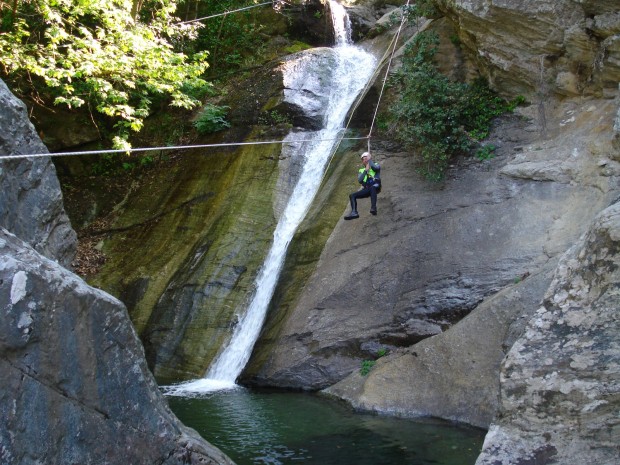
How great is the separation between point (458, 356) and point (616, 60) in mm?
6312

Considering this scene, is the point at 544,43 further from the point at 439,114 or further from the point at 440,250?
the point at 440,250

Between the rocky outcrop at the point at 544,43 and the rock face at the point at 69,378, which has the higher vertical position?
the rocky outcrop at the point at 544,43

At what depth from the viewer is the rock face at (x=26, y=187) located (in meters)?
6.60

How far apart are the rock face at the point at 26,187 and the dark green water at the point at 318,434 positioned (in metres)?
3.48

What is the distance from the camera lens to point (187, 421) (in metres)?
8.72

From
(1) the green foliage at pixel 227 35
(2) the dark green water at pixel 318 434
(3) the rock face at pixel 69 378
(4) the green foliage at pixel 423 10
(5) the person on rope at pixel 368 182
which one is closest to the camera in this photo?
(3) the rock face at pixel 69 378

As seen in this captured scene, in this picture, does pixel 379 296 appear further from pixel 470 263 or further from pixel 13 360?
pixel 13 360

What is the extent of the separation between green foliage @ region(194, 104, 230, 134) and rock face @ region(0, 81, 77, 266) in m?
8.39

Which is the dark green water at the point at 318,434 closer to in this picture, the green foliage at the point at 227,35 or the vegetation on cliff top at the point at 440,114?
the vegetation on cliff top at the point at 440,114

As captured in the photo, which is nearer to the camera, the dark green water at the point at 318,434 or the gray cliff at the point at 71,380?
the gray cliff at the point at 71,380

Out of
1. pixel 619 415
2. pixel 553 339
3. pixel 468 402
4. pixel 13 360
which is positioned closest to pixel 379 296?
pixel 468 402

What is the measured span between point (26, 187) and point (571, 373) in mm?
6535

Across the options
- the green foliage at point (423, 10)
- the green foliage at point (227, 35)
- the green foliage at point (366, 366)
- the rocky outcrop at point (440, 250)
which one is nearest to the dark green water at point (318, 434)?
the green foliage at point (366, 366)

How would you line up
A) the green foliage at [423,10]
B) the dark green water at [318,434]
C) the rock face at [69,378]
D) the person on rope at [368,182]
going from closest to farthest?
1. the rock face at [69,378]
2. the dark green water at [318,434]
3. the person on rope at [368,182]
4. the green foliage at [423,10]
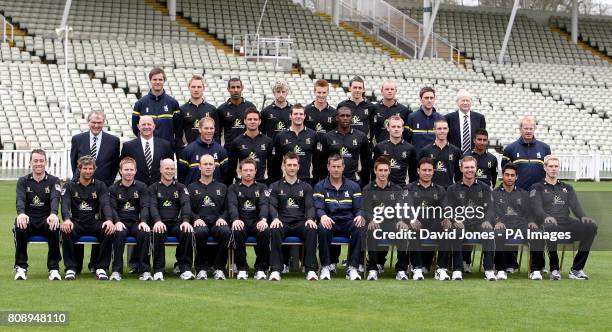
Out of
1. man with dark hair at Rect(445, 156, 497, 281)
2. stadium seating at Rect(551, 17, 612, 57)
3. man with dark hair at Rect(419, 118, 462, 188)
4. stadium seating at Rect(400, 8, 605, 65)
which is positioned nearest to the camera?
man with dark hair at Rect(445, 156, 497, 281)

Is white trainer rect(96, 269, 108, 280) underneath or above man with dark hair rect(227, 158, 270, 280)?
underneath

What is expected: Reproduce each entry verbatim, excluding any embedded images.

Response to this task:
How great is the separation between point (458, 356) and point (616, 60) in mm?
6312

Considering this scene, is the point at 544,43 further from the point at 439,114 or further from the point at 440,250?
the point at 440,250

Between the rocky outcrop at the point at 544,43 and the rock face at the point at 69,378, which has the higher vertical position?
the rocky outcrop at the point at 544,43

At what depth from the viewer is the rock face at (x=26, y=187) located (in meters)?
6.60

How far apart are the rock face at the point at 26,187 and the dark green water at the point at 318,434 positioned (in metres)?
3.48

What is the distance from the camera lens to point (187, 421) (in metres)?
8.72

From
(1) the green foliage at pixel 227 35
(2) the dark green water at pixel 318 434
(3) the rock face at pixel 69 378
(4) the green foliage at pixel 423 10
(5) the person on rope at pixel 368 182
which one is closest to the camera in this photo?
(3) the rock face at pixel 69 378

As seen in this captured scene, in this picture, does pixel 379 296 appear further from pixel 470 263 or further from pixel 13 360?
pixel 13 360

What is the extent of the separation between green foliage @ region(194, 104, 230, 134) and rock face @ region(0, 81, 77, 266) in m?
8.39

Which is the dark green water at the point at 318,434 closer to in this picture, the green foliage at the point at 227,35 or the vegetation on cliff top at the point at 440,114?
the vegetation on cliff top at the point at 440,114

As captured in the photo, which is nearer to the camera, the dark green water at the point at 318,434 or the gray cliff at the point at 71,380?
the gray cliff at the point at 71,380

Out of
1. pixel 619 415
2. pixel 553 339
3. pixel 468 402
4. pixel 13 360
which is positioned closest to pixel 379 296?
pixel 468 402

What is the measured span between point (26, 187) and point (571, 373) in mm?
6535

Across the options
- the green foliage at point (423, 10)
- the green foliage at point (227, 35)
- the green foliage at point (366, 366)
- the rocky outcrop at point (440, 250)
which one is nearest to the dark green water at point (318, 434)?
the green foliage at point (366, 366)

How would you line up
A) the green foliage at [423,10]
B) the dark green water at [318,434]
C) the rock face at [69,378]
D) the person on rope at [368,182]
going from closest to farthest?
1. the rock face at [69,378]
2. the dark green water at [318,434]
3. the person on rope at [368,182]
4. the green foliage at [423,10]
Out of
1. man with dark hair at Rect(445, 156, 497, 281)
2. stadium seating at Rect(551, 17, 612, 57)
3. man with dark hair at Rect(419, 118, 462, 188)
4. stadium seating at Rect(400, 8, 605, 65)
which is positioned nearest to the camera?
man with dark hair at Rect(445, 156, 497, 281)

Is white trainer rect(96, 269, 108, 280) underneath or above man with dark hair rect(227, 158, 270, 280)?
underneath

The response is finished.